The low case, built on around 4% revenue CAGR and net income margins around 20%, prices TMO at approximately $726 by the same date with around 53% total return and roughly 5% annualized, implying very limited downside differentiation from the mid-case at current entry levels.
The high case, assuming approximately 5% revenue CAGR and net income margins around 22%, implies a stock price near $1,110, around 135% total return and roughly 11% annualized, driven by end-market normalization in academic and government, China pharma/biotech acceleration, and U.S. reshoring contracts converting to bioproduction revenue in 2027 and 2028.
The key condition in any scenario is pharma/biotech holding above 57% of revenue and delivering the contracted second-half pharma services acceleration management has already sold. If that capacity comes online and clinical research authorizations convert to revenue at the pace the backlog implies, the mid-case path requires no recovery in academic or government demand at all.
What is the price target for TMO stock?
The Street mean target for Thermo Fisher Scientific stock currently sits at approximately $603, with the high target at $750. Across 25 analysts, 18 have Buy ratings, 5 Outperform, and 4 Hold.
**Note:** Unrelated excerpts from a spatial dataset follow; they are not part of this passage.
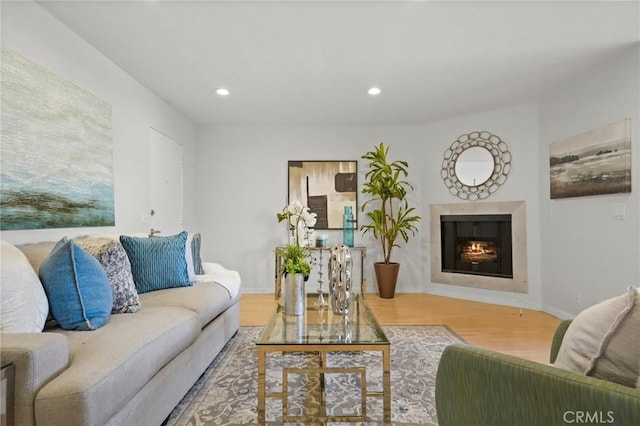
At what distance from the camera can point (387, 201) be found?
492 centimetres

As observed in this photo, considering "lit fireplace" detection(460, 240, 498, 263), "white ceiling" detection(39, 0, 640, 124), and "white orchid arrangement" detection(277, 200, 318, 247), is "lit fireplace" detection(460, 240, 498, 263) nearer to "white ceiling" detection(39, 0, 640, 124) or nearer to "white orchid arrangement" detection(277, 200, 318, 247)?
"white ceiling" detection(39, 0, 640, 124)

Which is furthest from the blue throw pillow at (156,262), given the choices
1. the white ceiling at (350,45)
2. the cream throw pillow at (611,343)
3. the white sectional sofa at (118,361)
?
the cream throw pillow at (611,343)

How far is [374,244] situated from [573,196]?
7.94ft

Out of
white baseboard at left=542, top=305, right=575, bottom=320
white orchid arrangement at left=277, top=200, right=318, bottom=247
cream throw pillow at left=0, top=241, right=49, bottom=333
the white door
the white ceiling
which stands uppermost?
the white ceiling

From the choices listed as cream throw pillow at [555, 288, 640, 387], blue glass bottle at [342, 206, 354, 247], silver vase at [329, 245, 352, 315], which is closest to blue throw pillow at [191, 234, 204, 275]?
silver vase at [329, 245, 352, 315]

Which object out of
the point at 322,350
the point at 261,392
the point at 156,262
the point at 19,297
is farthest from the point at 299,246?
the point at 19,297

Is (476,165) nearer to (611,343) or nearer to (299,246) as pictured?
(299,246)

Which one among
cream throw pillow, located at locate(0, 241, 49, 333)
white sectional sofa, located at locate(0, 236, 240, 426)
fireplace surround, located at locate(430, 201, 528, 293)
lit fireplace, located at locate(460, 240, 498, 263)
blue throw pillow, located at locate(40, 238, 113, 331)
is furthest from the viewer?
lit fireplace, located at locate(460, 240, 498, 263)

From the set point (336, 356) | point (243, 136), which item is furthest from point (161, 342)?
point (243, 136)

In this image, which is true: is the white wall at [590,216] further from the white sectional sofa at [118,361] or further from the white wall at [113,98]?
the white wall at [113,98]

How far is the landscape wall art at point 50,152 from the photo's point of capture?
1.89m

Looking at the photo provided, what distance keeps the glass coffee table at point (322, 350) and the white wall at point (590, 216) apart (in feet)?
7.64

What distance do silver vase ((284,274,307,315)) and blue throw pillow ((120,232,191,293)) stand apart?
93cm

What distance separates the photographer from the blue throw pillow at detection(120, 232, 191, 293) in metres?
2.43
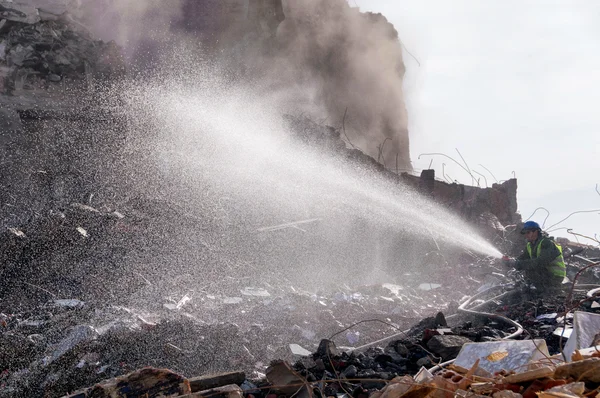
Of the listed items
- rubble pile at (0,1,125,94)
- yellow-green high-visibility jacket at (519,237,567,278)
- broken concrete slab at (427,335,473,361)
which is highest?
rubble pile at (0,1,125,94)

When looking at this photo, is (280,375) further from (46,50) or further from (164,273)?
(46,50)

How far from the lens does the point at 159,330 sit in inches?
226

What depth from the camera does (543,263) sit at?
761cm

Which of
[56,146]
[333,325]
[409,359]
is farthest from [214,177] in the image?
[409,359]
TIKR’s mid-case valuation model places a December 2030 target at around $725.
Is Thermo Fisher Scientific stock a buy right now?
The majority of Wall Street analysts rate Thermo Fisher stock as a buy, pointing to an accelerating EPS trajectory in the second half of 2026, a strong clinical research backlog, and a bioproduction business growing ahead of peers. The primary risk is whether end markets improve gradually enough to meet the back-half organic growth ramp embedded in management’s full-year guidance.